1.      Espíritus malignos o inmundos: son responsables por los actos inmorales, pensamientos impuros, opresión, posesión, depresión, y otras estrategias de Satanás que estudiaremos después. Afligen la mente y la naturaleza almática del hombre (Ejemplos en Mateo 10:1;12:43; Marcos 1:23-26).

 

2.      Espíritus de dolencias: estos espíritus afligen el cuerpo físico (Ejemplo en Lucas 13:11).

 

3.      Espíritus seductores: los espíritus seductores afligen la mente, el alma, y el espíritu del hombre, llevándole a creer falsas doctrinas como se indica en 1 Timoteo 4:1. Estos espíritus seducen a las personas para creer una mentira y para ser condenados al castigo eterno. Son espíritus de falsas doctrinas, sectas, falsos cristos, y falsos maestros.

 

Las actividades de los demonios

Los demonios siguen las órdenes dadas por su príncipe, Satanás. Podemos resumir las actividades de los demonios diciendo que ellas siempre están dirigidas en contra de Dios, Su plan, y Su pueblo. Los demonios son usados por Satanás para atacar la Palabra de Dios, tu adoración a Dios, tu caminar con Dios, y tu obra para Dios.

En el capítulo ocho aprenderás detalles de la estrategia del enemigo en la guerra espiritual. Satanás usa sus demonios para llevar adelante sus estrategia alrededor de todo el mundo.
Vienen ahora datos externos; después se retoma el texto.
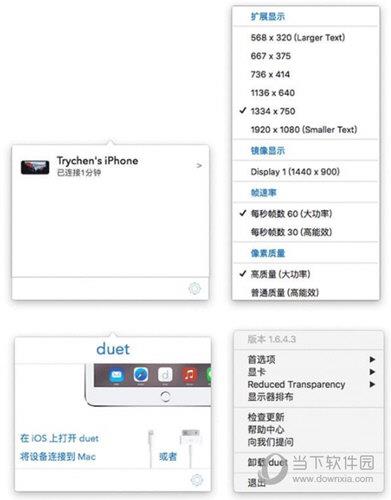 Duet Display(显示屏扩展工具) V1.6.1.8 Win10版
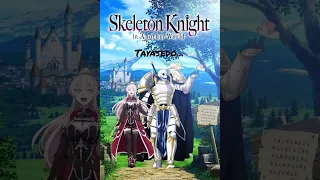 [Ah my romantic road] skeleton knight in another world full opening song with lyrics. pellek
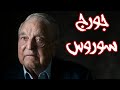 جورج سوروس | قلب المؤامرة العالمية | من هو المليادير اليهودي المجري الذي يتحكم في العالم | قصة قصيرة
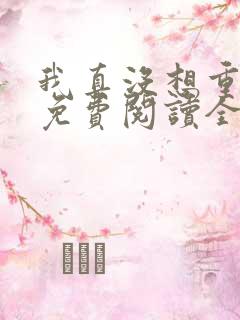 我真没想重生啊免费阅读全文无窗口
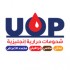 يوب - UOP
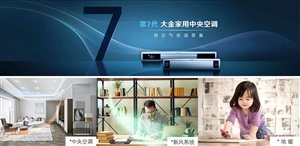 大冶大金中央空調(diào)24小時(shí)服務(wù)網(wǎng)點(diǎn)查詢2022已更新（全國/資訊）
Los demonios extienden el poder de Satanás al promover el engaño y la maldad. Afectan a individuos, gobiernos, naciones, y el sistema mundial. Promueven la rebelión y la calumnia tanto contra Dios como entre los hombres. Promueven la idolatría, las doctrinas falsas, y ciegan a hombres y mujeres a la verdad del Evangelio.

 

Los demonios atacan a los no creyentes guiándolos a cometer terribles actos de maldad, a asesinar, injuriar, cometer suicidio, etc. Afectan la mente con problemas emocionales y el cuerpo con dolencias físicas. Los demonios atacan a los creyentes con tentaciones, desilusiones, depresión, calumniándote y creando división entre el pueblo de Dios. Convierten en su objetivo tu caminar espiritual con Dios y pelean contra la Palabra de Dios , la adoración a Dios, y tu obrar para Dios. También atacan a tu cuerpo físico.

 

Los no creyentes están indefensos contra los ataques de los poderes demoníacos, pero los creyentes tienen poderosas armas espirituales y estrategias para tratar con estas poderosas fuerzas del mal. Aprenderás sobre estas armas y estrategias mientras continúes en el estudio de la guerra espiritual.

 

Los demonios

Los demonios son ángeles caídos culpables del gran pecado del orgullo. Ellos son la horda del Infierno. Ellos hacen todo el trabajo de Satanás. Ellos nunca mueren; cuando Jesús vuelva otra vez ellos serán echados al lago de fuego para siempre. Los demonios pueden fácilmente apegarse a las personas. A los demonios generacionales les gusta mantenerse en una línea familiar. Algunas veces podemos observar a una familia entera que sufre de los mismos problemas en cada generación. Esto normalmente es causado por demonios generacionales. Los espíritus típicos que las personas "heredan" son: el miedo a la oscuridad, el alcoholismo, lástima de sí mismo, adicción a las drogas, epilepsia, diabetes, rebeldía, orgullo, miedo, insuficiencia, condiciones nerviosas, terquedad, enfermedad mental, y muchas otras.